## Start SUPPLIED TEXT
#!/usr/bin/env python3
"""Aggregate per-config metrics into per-axis means/SEM."""

import argparse
import csv
import math
import os
from collections import defaultdict
from pathlib import Path
from typing import Dict, Iterable, List, Tuple


AXIS_ALIASES = {
    "background_and_agent": "background",
}


def parse_args() -> argparse.Namespace:
    parser = argparse.ArgumentParser(
        description=(
            "Aggregate per-config metrics (from get_metrics_from_runs.py output) "
            "into per-axis means and SEM, weighting each config equally."
        )
    )
    parser.add_argument(
        "--input",
        type=Path,
        default=Path("tmp/generalization_metrics_summary.csv"),
        help="CSV from get_metrics_from_runs.py",
    )
    parser.add_argument(
        "--output",
        type=Path,
        default=Path("tmp/generalization_axis_metrics.csv"),
        help="Path to write per-axis aggregated CSV",
    )
    return parser.parse_args()


def mean_and_sem(values: Iterable[float]) -> Tuple[float, float]:
    vals = list(values)
    if not vals:
        raise ValueError("mean_and_sem received an empty sequence.")
    mean_val = sum(vals) / len(vals)
    if len(vals) == 1:
        return mean_val, 0.0
    variance = sum((v - mean_val) ** 2 for v in vals) / (len(vals) - 1)
    sem_val = math.sqrt(variance) / math.sqrt(len(vals))
    return mean_val, sem_val


def normalize_axis(axis: str) -> str:
    return AXIS_ALIASES.get(axis, axis)


def load_config_means(csv_path: Path) -> Dict[Tuple[str, str, str], List[float]]:
    """Load per-config mean values grouped by (axis, metric, stat)."""
    grouped: Dict[Tuple[str, str, str], List[float]] = defaultdict(list)
    with csv_path.open(newline="") as f:
        reader = csv.DictReader(f)
        for row in reader:
            axis = normalize_axis(row["axis"])
            metric = row["metric"]
            stat = row["stat"]
            mean_val = float(row["mean"])
            grouped[(axis, metric, stat)].append(mean_val)
    return grouped


def write_axis_metrics(grouped: Dict[Tuple[str, str, str], List[float]], output_path: Path) -> None:
    os.makedirs(output_path.parent, exist_ok=True)
    fieldnames = ["axis", "metric", "stat", "n_configs", "mean", "sem", "mean_pm_sem"]
    with output_path.open("w", newline="") as f:
        writer = csv.DictWriter(f, fieldnames=fieldnames)
        writer.writeheader()
## End SUPPLIED TEXT
PROMPT 1: In the listing, from the line holding "Of the two, the" through the end of the listing, inclusive, write those lines out again with "concrete curb" swapped for "stone curb" and everything else left the same.
## Start TASK INPUT
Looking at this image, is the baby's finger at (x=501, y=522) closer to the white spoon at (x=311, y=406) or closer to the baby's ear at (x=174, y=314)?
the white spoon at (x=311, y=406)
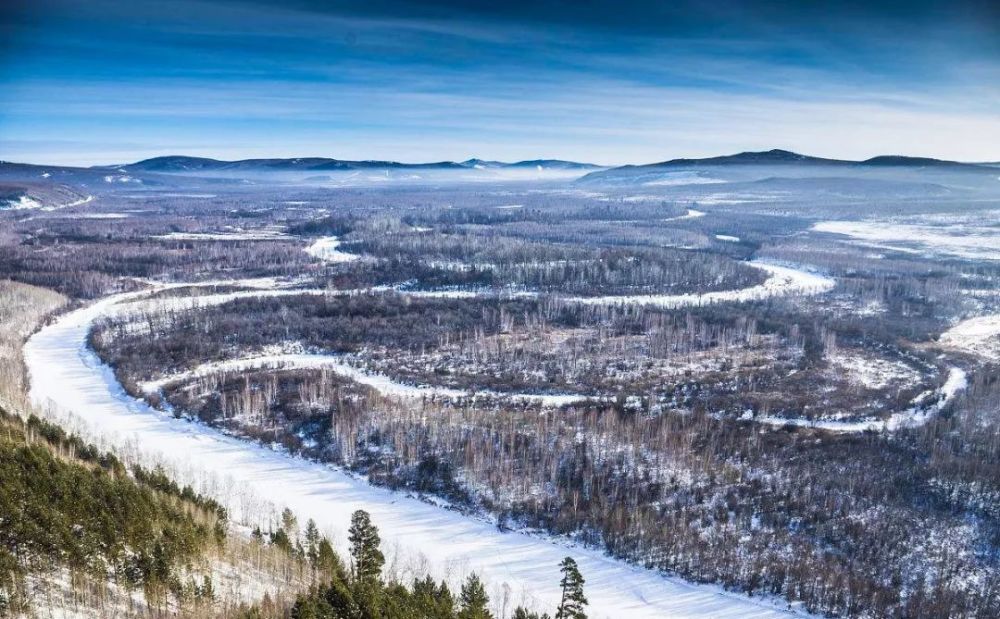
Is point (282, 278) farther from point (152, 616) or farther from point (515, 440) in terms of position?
point (152, 616)

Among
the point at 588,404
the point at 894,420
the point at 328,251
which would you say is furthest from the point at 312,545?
the point at 328,251

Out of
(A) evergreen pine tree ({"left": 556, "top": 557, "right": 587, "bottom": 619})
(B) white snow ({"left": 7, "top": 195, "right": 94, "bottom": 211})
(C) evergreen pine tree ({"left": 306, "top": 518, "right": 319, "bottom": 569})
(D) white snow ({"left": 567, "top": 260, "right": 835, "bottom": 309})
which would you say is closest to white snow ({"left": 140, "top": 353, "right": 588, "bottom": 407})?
(C) evergreen pine tree ({"left": 306, "top": 518, "right": 319, "bottom": 569})

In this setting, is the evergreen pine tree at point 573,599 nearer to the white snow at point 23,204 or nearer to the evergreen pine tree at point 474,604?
the evergreen pine tree at point 474,604

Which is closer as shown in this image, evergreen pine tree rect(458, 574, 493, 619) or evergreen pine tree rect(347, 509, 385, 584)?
evergreen pine tree rect(458, 574, 493, 619)

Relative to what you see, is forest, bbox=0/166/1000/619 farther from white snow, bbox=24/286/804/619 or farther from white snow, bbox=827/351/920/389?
white snow, bbox=24/286/804/619

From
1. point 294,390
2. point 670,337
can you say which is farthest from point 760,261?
point 294,390

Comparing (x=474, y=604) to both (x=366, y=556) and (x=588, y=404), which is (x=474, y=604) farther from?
(x=588, y=404)

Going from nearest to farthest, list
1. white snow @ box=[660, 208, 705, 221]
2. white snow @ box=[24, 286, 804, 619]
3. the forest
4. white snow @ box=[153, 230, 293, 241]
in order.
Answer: the forest → white snow @ box=[24, 286, 804, 619] → white snow @ box=[153, 230, 293, 241] → white snow @ box=[660, 208, 705, 221]
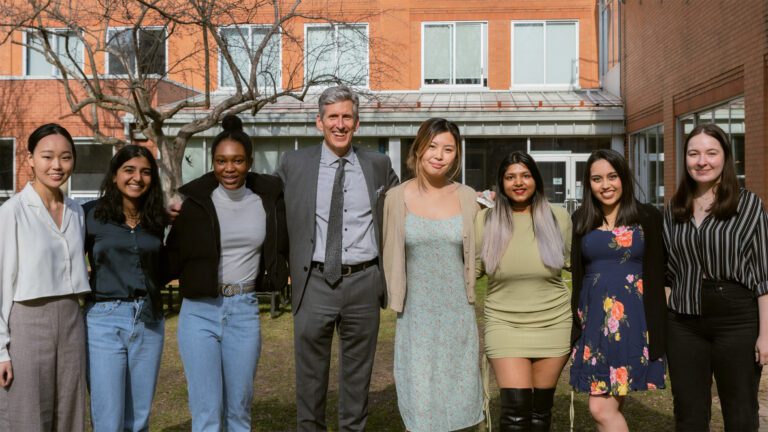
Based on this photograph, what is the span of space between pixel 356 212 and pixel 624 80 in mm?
15213

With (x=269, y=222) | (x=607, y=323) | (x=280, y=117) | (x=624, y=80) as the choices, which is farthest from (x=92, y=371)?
(x=624, y=80)

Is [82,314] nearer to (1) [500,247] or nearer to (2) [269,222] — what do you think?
(2) [269,222]

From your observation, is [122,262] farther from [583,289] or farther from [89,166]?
[89,166]

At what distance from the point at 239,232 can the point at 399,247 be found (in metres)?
0.90

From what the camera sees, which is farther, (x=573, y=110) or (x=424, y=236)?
(x=573, y=110)

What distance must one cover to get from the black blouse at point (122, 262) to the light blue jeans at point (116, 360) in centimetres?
6

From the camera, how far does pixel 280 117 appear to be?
17.4 m

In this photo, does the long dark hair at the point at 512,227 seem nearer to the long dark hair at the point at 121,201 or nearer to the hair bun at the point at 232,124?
the hair bun at the point at 232,124

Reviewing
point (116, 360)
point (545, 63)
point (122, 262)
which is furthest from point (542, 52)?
point (116, 360)

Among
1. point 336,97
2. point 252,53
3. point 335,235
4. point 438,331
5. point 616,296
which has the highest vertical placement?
point 252,53

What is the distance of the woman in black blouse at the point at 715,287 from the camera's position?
3.59 metres

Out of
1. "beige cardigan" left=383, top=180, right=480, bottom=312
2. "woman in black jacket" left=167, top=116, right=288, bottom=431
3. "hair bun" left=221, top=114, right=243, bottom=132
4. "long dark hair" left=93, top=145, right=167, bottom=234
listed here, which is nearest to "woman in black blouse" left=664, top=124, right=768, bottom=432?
"beige cardigan" left=383, top=180, right=480, bottom=312

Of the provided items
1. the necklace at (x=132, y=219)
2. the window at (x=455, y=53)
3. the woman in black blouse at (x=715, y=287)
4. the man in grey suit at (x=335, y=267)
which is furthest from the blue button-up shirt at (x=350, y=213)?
the window at (x=455, y=53)

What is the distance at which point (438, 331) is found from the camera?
4039 mm
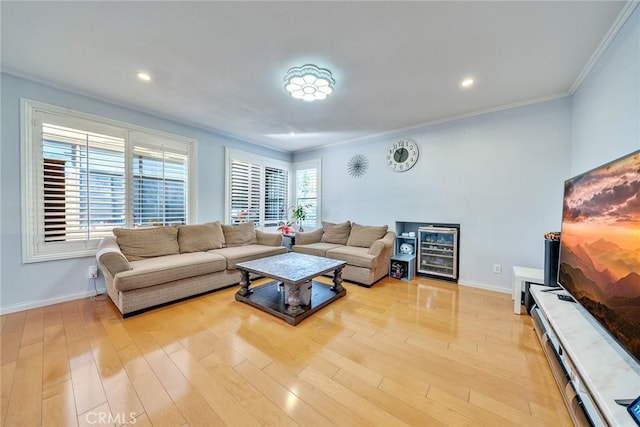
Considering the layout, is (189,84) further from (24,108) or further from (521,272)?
(521,272)

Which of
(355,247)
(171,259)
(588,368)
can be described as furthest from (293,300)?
(588,368)

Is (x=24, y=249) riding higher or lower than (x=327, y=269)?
higher

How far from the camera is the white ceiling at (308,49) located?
62.2 inches

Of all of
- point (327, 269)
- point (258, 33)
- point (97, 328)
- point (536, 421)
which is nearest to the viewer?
point (536, 421)

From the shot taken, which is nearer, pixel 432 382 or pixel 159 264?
pixel 432 382

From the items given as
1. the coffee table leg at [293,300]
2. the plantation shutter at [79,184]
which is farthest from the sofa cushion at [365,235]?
the plantation shutter at [79,184]

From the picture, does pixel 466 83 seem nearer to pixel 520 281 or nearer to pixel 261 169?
pixel 520 281

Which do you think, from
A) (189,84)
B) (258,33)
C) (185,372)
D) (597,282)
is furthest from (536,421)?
(189,84)

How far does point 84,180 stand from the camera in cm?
271

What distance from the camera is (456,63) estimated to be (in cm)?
212

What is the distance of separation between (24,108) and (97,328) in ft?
8.00

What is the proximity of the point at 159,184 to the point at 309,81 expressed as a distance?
2691 mm

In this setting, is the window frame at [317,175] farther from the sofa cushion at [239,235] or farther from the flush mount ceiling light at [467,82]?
the flush mount ceiling light at [467,82]

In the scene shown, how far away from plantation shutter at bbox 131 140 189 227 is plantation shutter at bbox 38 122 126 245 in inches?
7.0
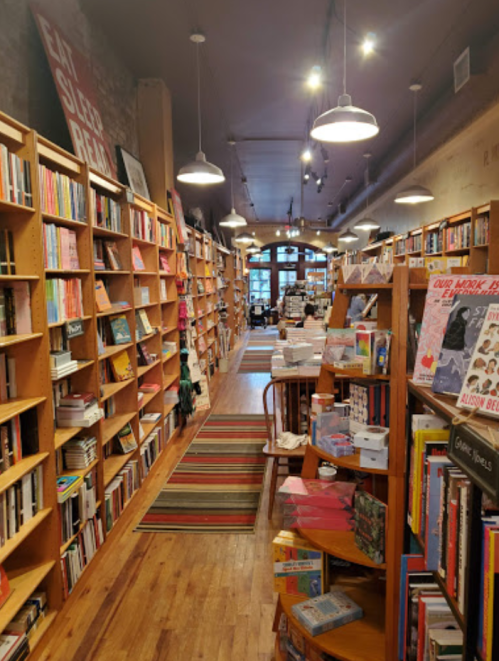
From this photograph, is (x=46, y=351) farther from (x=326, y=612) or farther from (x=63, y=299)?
(x=326, y=612)

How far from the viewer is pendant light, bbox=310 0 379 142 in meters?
3.06

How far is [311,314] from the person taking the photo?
33.1ft

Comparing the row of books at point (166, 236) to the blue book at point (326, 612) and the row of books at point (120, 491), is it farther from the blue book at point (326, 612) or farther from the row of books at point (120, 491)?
the blue book at point (326, 612)

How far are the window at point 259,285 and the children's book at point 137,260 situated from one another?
17.2 metres

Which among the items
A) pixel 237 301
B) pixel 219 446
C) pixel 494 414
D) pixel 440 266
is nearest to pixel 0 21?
pixel 440 266

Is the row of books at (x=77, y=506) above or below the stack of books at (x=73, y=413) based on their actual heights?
below

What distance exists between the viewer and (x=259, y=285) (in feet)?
71.7

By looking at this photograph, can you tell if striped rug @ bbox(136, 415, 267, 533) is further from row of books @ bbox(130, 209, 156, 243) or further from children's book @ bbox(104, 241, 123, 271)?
row of books @ bbox(130, 209, 156, 243)

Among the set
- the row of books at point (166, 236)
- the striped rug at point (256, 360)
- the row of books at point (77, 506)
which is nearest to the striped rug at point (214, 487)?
the row of books at point (77, 506)

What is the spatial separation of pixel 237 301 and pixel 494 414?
14.6m

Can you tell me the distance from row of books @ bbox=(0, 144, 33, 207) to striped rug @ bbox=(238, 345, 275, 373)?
7714 mm

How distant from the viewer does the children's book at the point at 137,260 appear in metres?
4.36

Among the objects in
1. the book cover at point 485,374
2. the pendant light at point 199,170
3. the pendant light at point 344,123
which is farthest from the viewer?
the pendant light at point 199,170

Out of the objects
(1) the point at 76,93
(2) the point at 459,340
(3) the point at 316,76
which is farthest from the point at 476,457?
(3) the point at 316,76
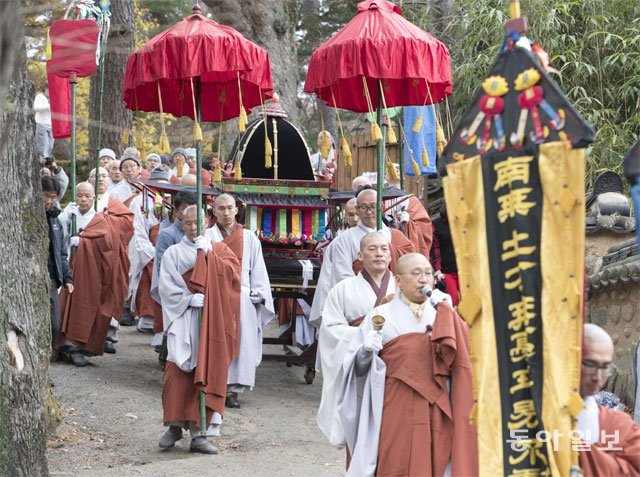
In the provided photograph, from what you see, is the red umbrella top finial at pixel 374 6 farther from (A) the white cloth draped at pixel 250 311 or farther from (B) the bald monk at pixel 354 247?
(A) the white cloth draped at pixel 250 311

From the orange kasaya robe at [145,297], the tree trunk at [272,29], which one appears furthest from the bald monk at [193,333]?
the tree trunk at [272,29]

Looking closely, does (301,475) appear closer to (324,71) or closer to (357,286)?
(357,286)

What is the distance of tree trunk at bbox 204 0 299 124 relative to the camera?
15430 mm

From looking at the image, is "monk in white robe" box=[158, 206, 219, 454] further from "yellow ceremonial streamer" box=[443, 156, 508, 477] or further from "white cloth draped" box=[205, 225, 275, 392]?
"yellow ceremonial streamer" box=[443, 156, 508, 477]

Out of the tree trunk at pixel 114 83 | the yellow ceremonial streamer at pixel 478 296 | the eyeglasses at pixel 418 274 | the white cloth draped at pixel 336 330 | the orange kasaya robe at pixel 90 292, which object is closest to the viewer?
the yellow ceremonial streamer at pixel 478 296

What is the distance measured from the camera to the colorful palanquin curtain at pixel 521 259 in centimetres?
416

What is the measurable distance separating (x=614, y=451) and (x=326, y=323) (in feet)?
8.71

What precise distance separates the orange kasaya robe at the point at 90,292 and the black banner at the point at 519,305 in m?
6.84

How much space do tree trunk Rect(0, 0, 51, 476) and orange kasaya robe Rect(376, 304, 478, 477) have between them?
228 centimetres

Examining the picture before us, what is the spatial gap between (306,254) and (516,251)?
6.12m

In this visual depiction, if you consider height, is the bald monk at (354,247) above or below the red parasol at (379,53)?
below

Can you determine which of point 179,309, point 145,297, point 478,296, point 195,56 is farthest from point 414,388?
point 145,297

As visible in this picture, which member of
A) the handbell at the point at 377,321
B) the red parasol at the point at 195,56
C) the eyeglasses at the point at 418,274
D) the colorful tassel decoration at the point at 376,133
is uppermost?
the red parasol at the point at 195,56

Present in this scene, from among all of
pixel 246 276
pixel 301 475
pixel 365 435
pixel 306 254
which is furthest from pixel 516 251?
pixel 306 254
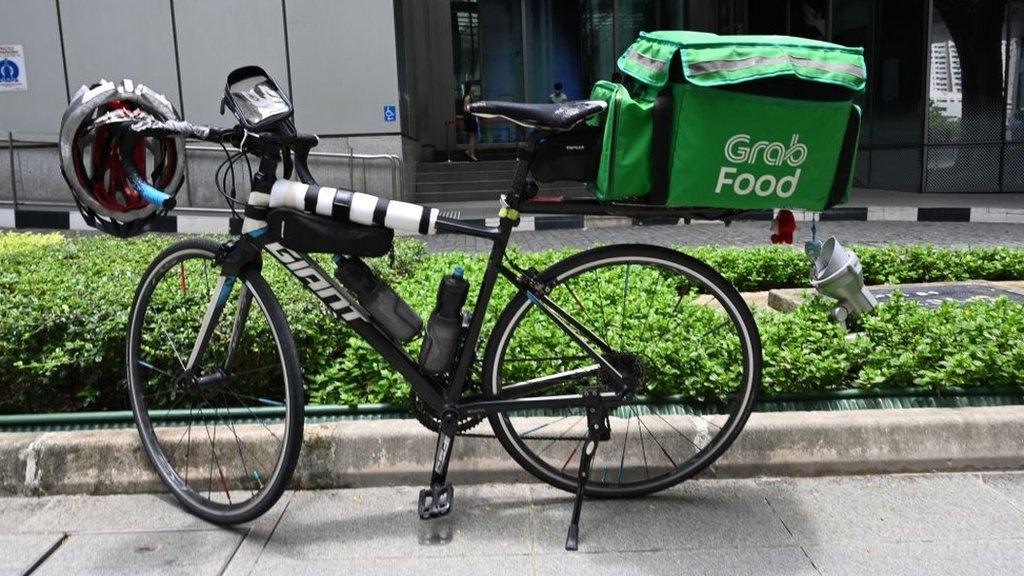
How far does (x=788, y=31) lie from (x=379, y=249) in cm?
1780

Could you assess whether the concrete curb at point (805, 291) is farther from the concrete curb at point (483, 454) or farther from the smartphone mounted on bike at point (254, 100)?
the smartphone mounted on bike at point (254, 100)

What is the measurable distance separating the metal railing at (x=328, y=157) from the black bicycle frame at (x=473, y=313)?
10129 mm

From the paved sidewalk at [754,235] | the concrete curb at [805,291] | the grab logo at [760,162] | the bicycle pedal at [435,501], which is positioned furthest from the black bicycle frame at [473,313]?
the paved sidewalk at [754,235]

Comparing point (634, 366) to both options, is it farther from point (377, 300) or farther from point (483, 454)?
point (377, 300)

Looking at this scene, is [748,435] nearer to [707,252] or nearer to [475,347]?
[475,347]

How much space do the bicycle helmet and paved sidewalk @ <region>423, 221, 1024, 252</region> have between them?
5.50 meters

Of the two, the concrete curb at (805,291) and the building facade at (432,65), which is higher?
the building facade at (432,65)

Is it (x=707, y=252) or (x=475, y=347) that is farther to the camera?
(x=707, y=252)

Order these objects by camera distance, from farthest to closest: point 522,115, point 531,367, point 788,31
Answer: point 788,31 < point 531,367 < point 522,115

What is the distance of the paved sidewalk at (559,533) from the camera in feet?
8.34

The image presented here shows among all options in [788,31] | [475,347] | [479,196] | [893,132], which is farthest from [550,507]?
[788,31]

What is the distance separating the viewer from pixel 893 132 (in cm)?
1684

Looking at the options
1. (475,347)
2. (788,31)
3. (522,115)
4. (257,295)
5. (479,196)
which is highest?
(788,31)

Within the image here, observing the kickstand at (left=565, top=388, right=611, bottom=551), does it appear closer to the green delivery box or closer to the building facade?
## End TASK INPUT
PROMPT 2: Copy down the part of the metrics aggregation script between "return grouped" and "writer.writeheader()", inclusive.

WORKED SOLUTION 1:
Of the two, the stone curb at (805,291) and the building facade at (432,65), which is higher?
the building facade at (432,65)

Is it (x=707, y=252) or (x=475, y=347) that is farther to the camera?
(x=707, y=252)

Order these objects by camera distance, from farthest to closest: point 522,115, point 531,367, point 788,31
Answer: point 788,31 < point 531,367 < point 522,115

What is the distance of the paved sidewalk at (559,533) from the camera in feet?
8.34

The image presented here shows among all options in [788,31] | [475,347] | [479,196] | [893,132], which is farthest from [550,507]?
[788,31]

What is the distance separating the viewer from pixel 893 132 (in cm)?
1684

Looking at the options
1. (475,347)
2. (788,31)
3. (522,115)
4. (257,295)
5. (479,196)
which is highest?
(788,31)

Within the image here, observing the kickstand at (left=565, top=388, right=611, bottom=551), does it appear closer to the green delivery box or closer to the building facade?

WORKED SOLUTION 2:
return grouped


def write_axis_metrics(grouped: Dict[Tuple[str, str, str], List[float]], output_path: Path) -> None:
    os.makedirs(output_path.parent, exist_ok=True)
    fieldnames = ["axis", "metric", "stat", "n_configs", "mean", "sem", "mean_pm_sem"]
    with output_path.open("w", newline="") as f:
        writer = csv.DictWriter(f, fieldnames=fieldnames)
        writer.writeheader()